De regreso con su ayudante a la residencia presidencial, el doctor Ara mantuvo una pequeña entrevista con el general Perón. Según cuenta Pedro Ara, el presidente le dijo: “Profesor, esta es su casa. Usted dispone y manda, sin que nada haya de ser consultado conmigo. Estoy muy de acuerdo en que la operación no sirva de espectáculo a nadie. Ni los ministros médicos estarán presentes. Tiene usted, doctor, puestas por dentro todas las llaves que comunican con el departamento de mi pobrecita mujer. No permita usted que entre nadie, ni aunque sea de la familia. Yo tampoco entraré. Vamos a cerrar ‘desde ya’ la comunicación con mi cuarto”.

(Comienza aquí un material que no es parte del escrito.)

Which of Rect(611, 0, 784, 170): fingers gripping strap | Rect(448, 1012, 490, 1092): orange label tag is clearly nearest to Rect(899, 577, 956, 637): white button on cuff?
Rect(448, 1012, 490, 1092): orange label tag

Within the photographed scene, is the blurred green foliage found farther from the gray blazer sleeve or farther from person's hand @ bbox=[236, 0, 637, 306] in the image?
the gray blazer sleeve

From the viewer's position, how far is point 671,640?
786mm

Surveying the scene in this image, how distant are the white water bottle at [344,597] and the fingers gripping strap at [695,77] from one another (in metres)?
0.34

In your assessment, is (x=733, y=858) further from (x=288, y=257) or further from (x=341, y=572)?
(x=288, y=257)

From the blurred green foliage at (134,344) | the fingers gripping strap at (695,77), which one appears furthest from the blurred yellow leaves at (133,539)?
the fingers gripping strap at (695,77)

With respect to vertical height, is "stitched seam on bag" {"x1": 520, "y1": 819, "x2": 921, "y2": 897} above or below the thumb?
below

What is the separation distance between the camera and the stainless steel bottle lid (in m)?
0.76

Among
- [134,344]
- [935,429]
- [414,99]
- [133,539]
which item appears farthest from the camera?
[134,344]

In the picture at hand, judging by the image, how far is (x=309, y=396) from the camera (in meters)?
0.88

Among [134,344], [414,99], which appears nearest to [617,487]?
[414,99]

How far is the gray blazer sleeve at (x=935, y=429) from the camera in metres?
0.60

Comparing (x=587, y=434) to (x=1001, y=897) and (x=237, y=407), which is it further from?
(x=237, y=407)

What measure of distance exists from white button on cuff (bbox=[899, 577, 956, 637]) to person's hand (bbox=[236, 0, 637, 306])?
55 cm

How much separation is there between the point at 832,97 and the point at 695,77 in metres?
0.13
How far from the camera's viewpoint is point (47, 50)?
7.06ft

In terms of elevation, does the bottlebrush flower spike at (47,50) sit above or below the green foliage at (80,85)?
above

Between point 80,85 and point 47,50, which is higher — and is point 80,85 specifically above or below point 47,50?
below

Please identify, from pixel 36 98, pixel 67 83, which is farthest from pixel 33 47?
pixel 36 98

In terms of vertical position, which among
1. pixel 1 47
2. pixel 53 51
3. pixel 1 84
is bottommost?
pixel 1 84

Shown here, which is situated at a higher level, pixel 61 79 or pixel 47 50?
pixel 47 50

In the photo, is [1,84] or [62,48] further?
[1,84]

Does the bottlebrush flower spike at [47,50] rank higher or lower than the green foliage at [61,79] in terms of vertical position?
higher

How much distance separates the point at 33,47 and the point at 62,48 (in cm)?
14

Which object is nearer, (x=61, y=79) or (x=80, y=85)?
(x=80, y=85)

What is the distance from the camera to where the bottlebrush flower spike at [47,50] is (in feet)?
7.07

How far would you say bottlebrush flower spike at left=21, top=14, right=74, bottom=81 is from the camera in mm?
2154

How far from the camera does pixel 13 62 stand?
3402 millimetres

Dentro de la habitación, junto al cadáver de Evita, estaba el médico que la vio expirar y le cerro los ojos, el doctor Ricardo Finochietto, y la madre y los hermanos de Eva Duarte, que rezaban en voz alta junto al padre Hernán Benítez. Todos salieron de inmediato de la habitación; el último fue el sacerdote, que se despidió con un “¡Que Dios le ilumine!”.
El doctor Pedro Ara y su ayudante se quedaron solos con Evita, la mujer más admirada, temida, odiada y amada de su tiempo, y con ella trabajaron toda la noche.